Meta bans Russian state media outlets, citing ‘foreign interference activity’

Meta has banned Russian state media from its social media platforms in the wake of the outlets’ “foreign interference activity,” the company announced late Monday.

“After careful consideration, we expanded our ongoing enforcement against Russian state media outlets: Rossiya Segodnya, RT and other related entities are now banned from our apps globally for foreign interference activity,” Meta said in a statement shared with The Hill.

The social media company expects the enforcement to be rolled out over the next few days as part of its broader efforts to combat Russian overt influence operations, Meta said.

The Kremlin railed against Meta’s decision on Tuesday. Kremlin spokesman Dmitry Peskov told reporters “such selective actions against Russian media are unacceptable,” and alleged Meta is “discrediting themselves” with the decision, The Associated Press reported.

“We have an extremely negative attitude towards this. And this, of course, complicates the prospects for normalizing our relations with Meta,” Peskov said during his daily conference call, the AP reported.


RT was formerly known as Russia Today. Rossiya Segodnya is the parent company for state news agency RIA Novosti and other outlets like Sputnik Radio.

“It’s cute how there’s a competition in the West — who can try to spank RT the hardest, in order to make themselves look better,” RT told The Hill in a statement, adding that Meta’s actions are “censoring information flow to the rest of the world.”

“Don’t worry, where they close a door, and then a window, our ‘partisans’ (or in your parlance, guerrilla fighters) will find the cracks to crawl through — as by your own admission we are apt at doing,” the outlet added.

RT noted Meta and Facebook “already blocked RT in Europe two years ago.” In February 2022, Meta first took steps to limit the spread of Russian state-controlled media, which included blocking such outlets from running ads and adding nudges asking users to confirm they want to share or navigate to content from these outlets. These actions were taken for Meta platforms across the globe in all languages.

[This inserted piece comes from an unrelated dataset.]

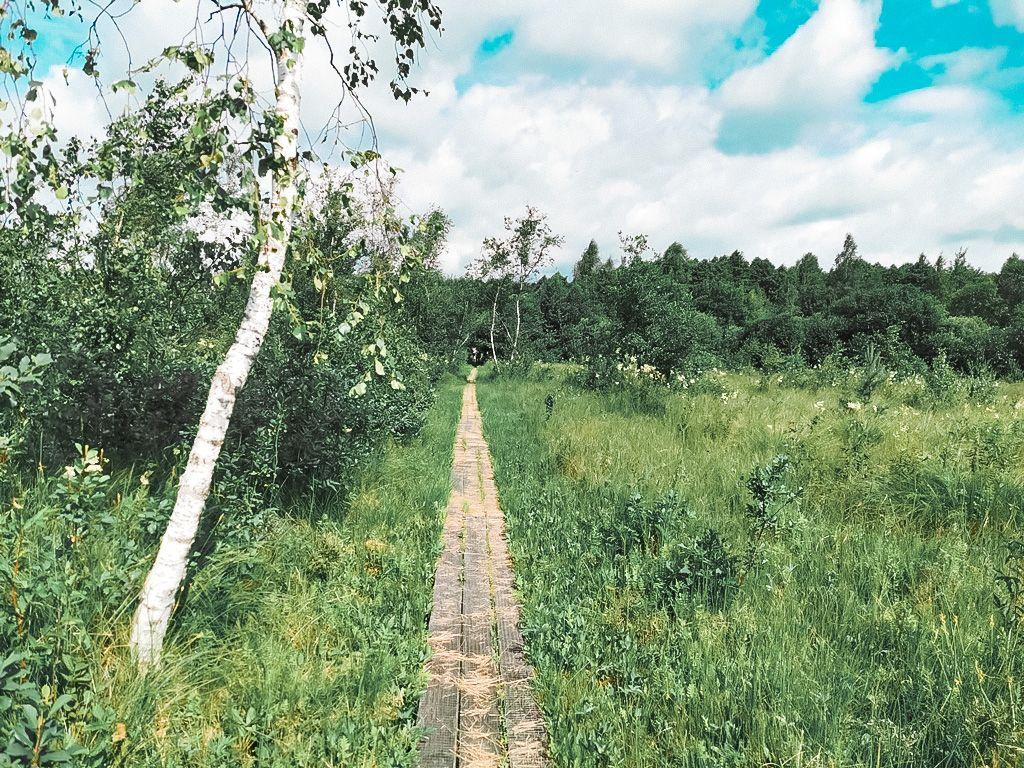 Paršežerio pėsčiųjų pažintinis takas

Rossiya Segodnya did not immediately respond to a request for comment.

Meta’s announcement comes just days after the State Department alleged RT is a convert influence arm of the Russian government. In doing so, it sanctioned the outlet’s parent company, stating RT has “moved beyond being simply a media outlet and has been an entity with cyber capabilities.”

Earlier this month, the Justice Department (DOJ) handed down an indictment accusing two RT employees of leading a covert influence campaign by partnering with conservative company Tenet Media to hire various right-wing influencers. The DOJ also seized more than two dozen web domains it said Russia was using for covert campaigns.

The moves marked some of the strongest taken by the Biden administration to combat alleged efforts by the Russian government the intelligence company has called “the predominant threat to U.S. elections.”